Neil A. Durso and Richard J. Cyr
The Pennsylvania State University, Department of Biology, University Park, PA

A Calmodulin-sensitive Interaction between Microtubules and a Higher Plant Homolog of Elongation Factor-1-alpha

    Figures' index

  1. (2K jpeg) SDS-PAGE analysis of carrot proteins isolated by tubulin affinity chromatography and of cosedimentation assays for MT binding proteins present in the affinity-isolated proteins.
  2. (2K jpeg) SDS-PAGE analysis of the selective purification of pp50 using CaM affinity chromatography and of the retention of pp50's MT binding activity assessed by cosedimentation.
  3. (7K jpeg) Dark-field microscopy of the MT bundles induced by the presence of pp50-containing protein and the Ca2+/CaM-dependent dissociation of these bundles.
  4. (text table) Alignments of amino acid sequences of tryptic peptide fragments of pp50 with corresponding sequences of EF1a homologs.
  5. (4K jpeg) Evidence for direct binding between pp50 and MTs.
  6. (3K jpeg) Analysis by SDS-PAGE followed by immunoblotting of pp50's cosedimentation with taxol-stabilized MTs of pure carrot tubulin, and of pp50's electrophoretic comigration with carrot alpha-tubulin.

© 1994 American Society of Plant Physiologists
(from Durso & Cyr 1994, Plant Cell, 6: 893-905)

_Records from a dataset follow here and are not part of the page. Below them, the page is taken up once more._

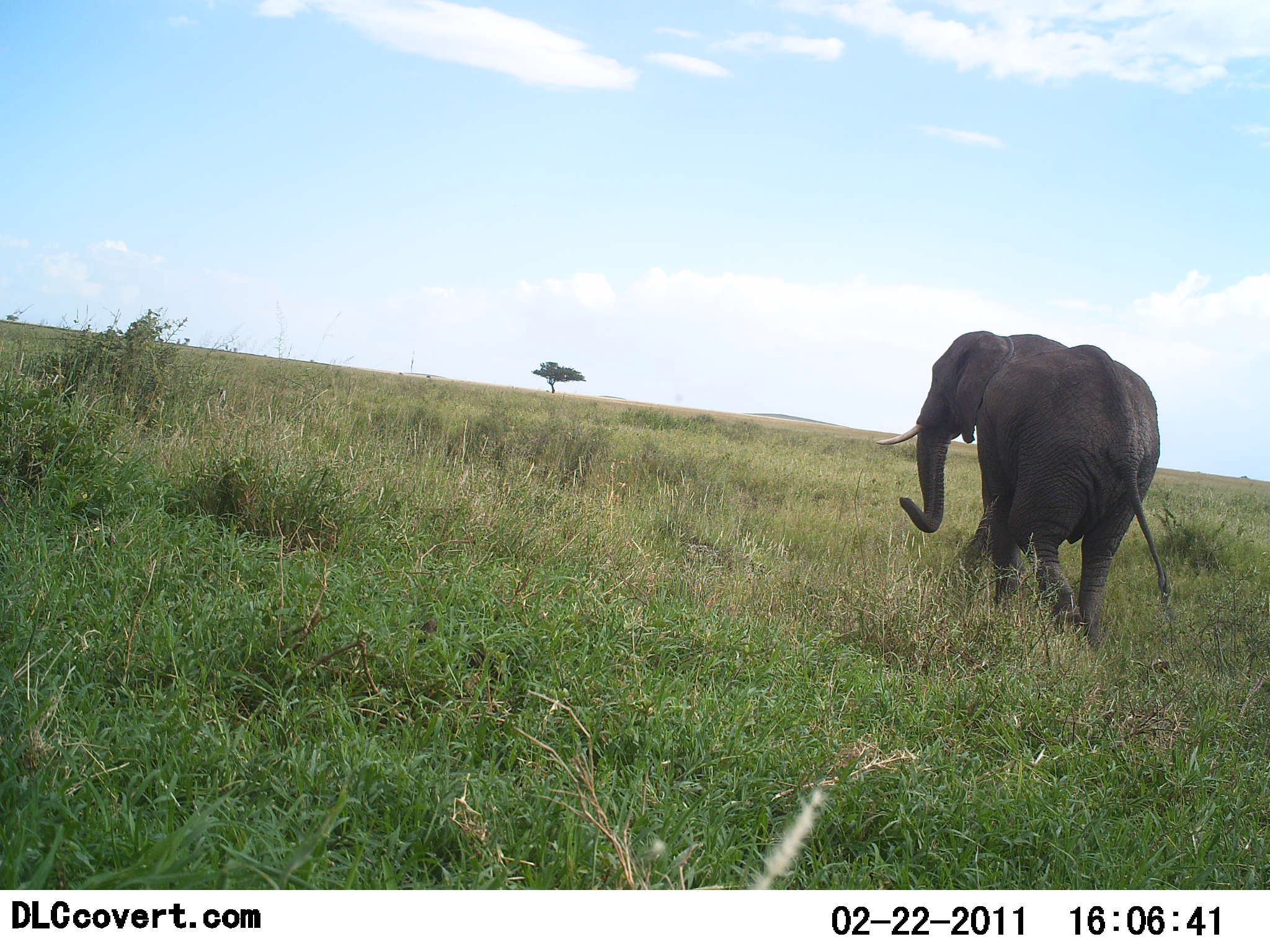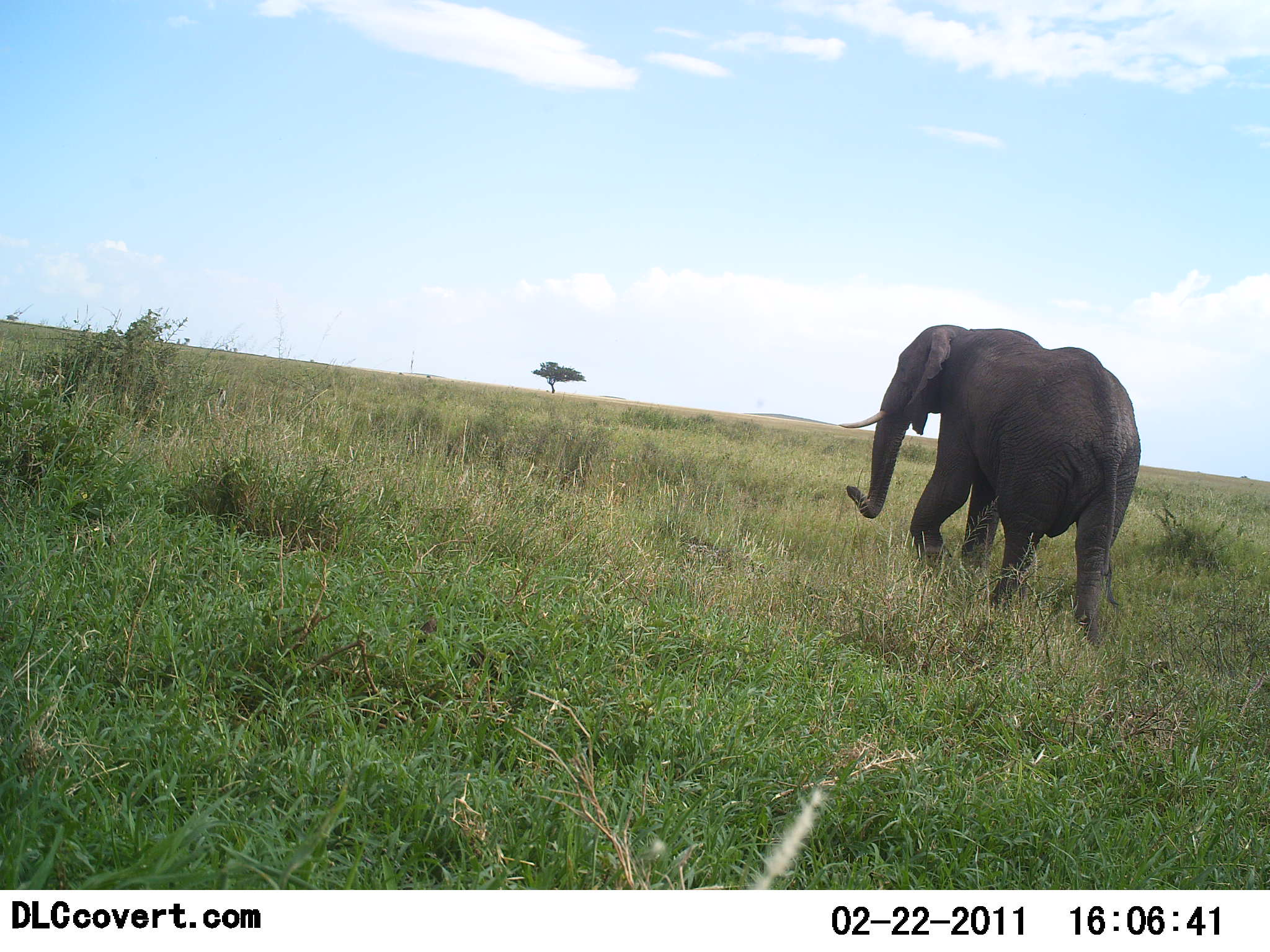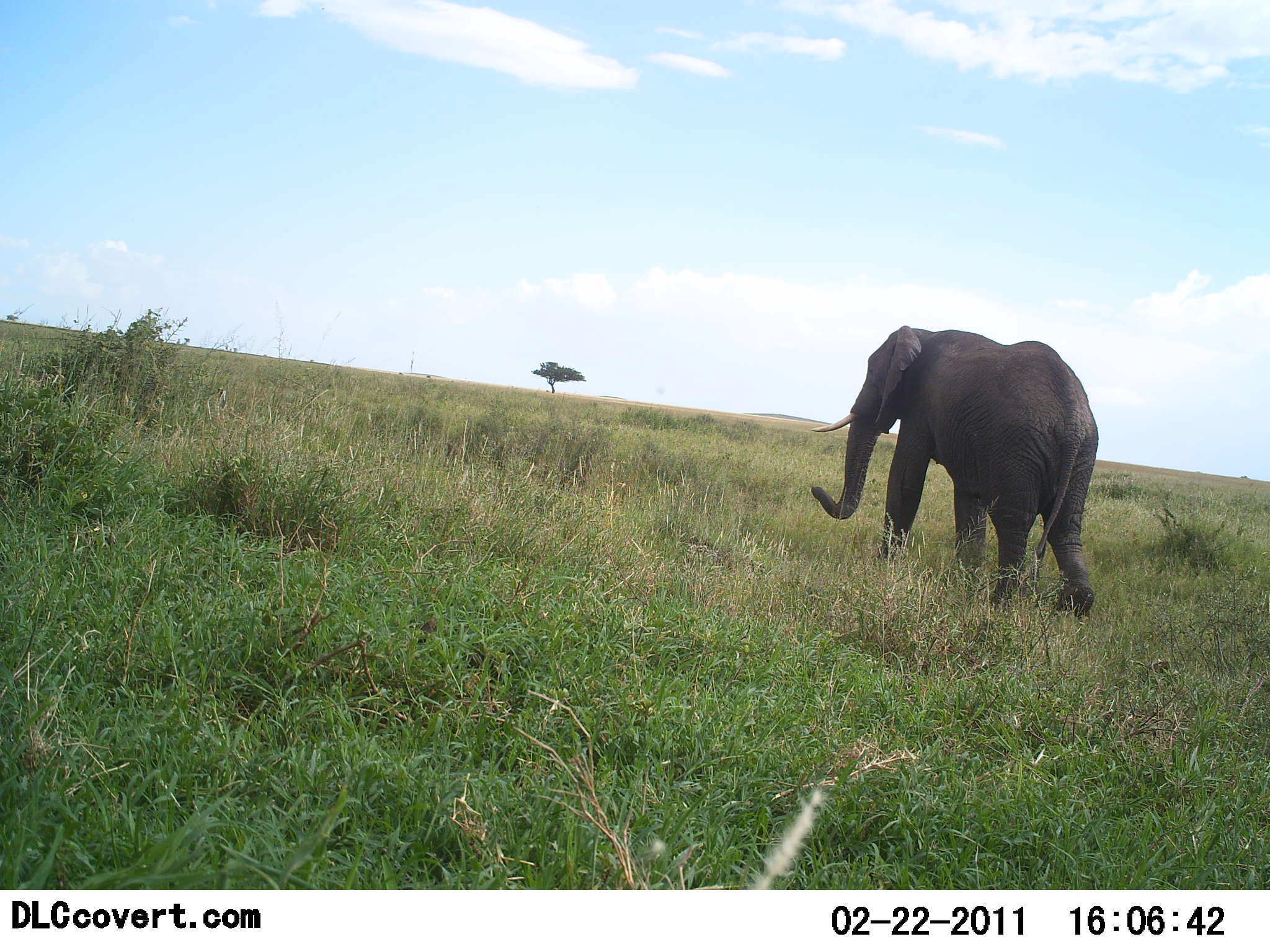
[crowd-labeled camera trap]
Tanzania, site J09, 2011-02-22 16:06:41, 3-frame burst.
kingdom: Animalia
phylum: Chordata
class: Mammalia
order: Proboscidea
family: Elephantidae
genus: Loxodonta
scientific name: Loxodonta africana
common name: african bush elephant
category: elephant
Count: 1.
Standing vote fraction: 0%.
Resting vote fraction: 0%.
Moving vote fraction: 100%.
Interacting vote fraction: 0%.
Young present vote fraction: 0%.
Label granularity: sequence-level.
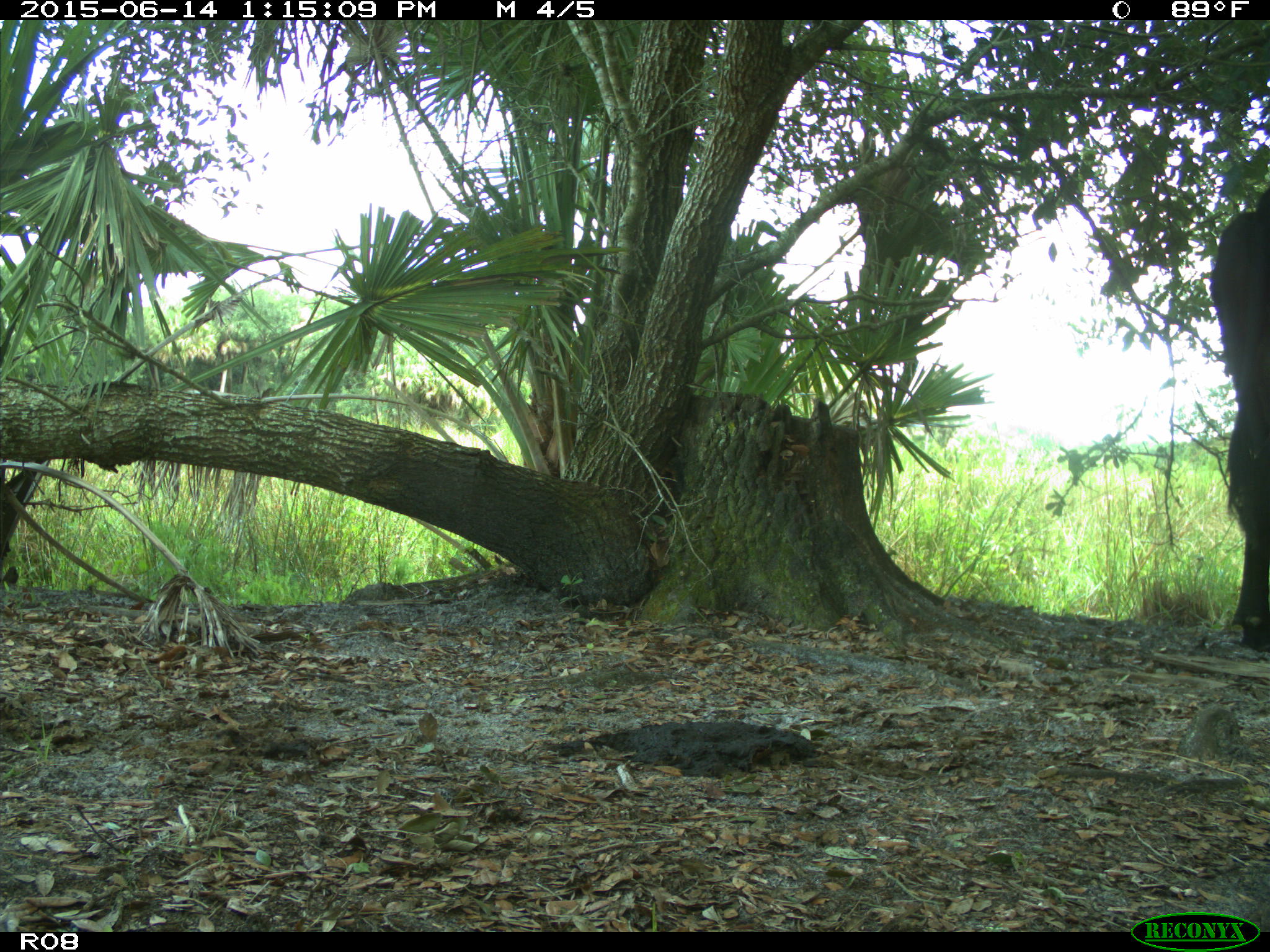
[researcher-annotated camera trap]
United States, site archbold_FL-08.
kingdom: Animalia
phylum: Chordata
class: Mammalia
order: Artiodactyla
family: Bovidae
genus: Bos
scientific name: Bos taurus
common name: domestic cow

The microtubules (MTs) of higher plant cells are organized into arrays with essential functions in plant cell growth and differentiation; however, molecular mechanisms underlying the organization and regulation of these arrays remain largely unknown. We have approached this problem using tubulin affinity chromatography to isolate carrot proteins that interact with MTs. From these proteins, a 50 kD polypeptide was selectively purified by exploiting its Ca2+-dependent binding to calmodulin (CaM). This polypeptide was identified as a homolog of elongation factor-1a (EF-1a) a highly conserved and ubiquitous protein translation factor. The carrot EF-1a homolog bundles MTs in vitro, and moreover, this bundling is modulated by the addition of Ca2+ and CaM together -- Ca2+/CaM. A direct binding between the EF-1a homolog and MTs was demonstrated, providing novel evidence for such an interaction. Based on these findings, and others discussed herein, we propose that an EF-1a homolog mediates the lateral association of MTs in plant cells by a Ca2+/CaM-sensitive mechanism.

Keywords: Calcium; Calmodulin; Carrot cells; Elongation factor-1-alpha; Microtubule-associated protein.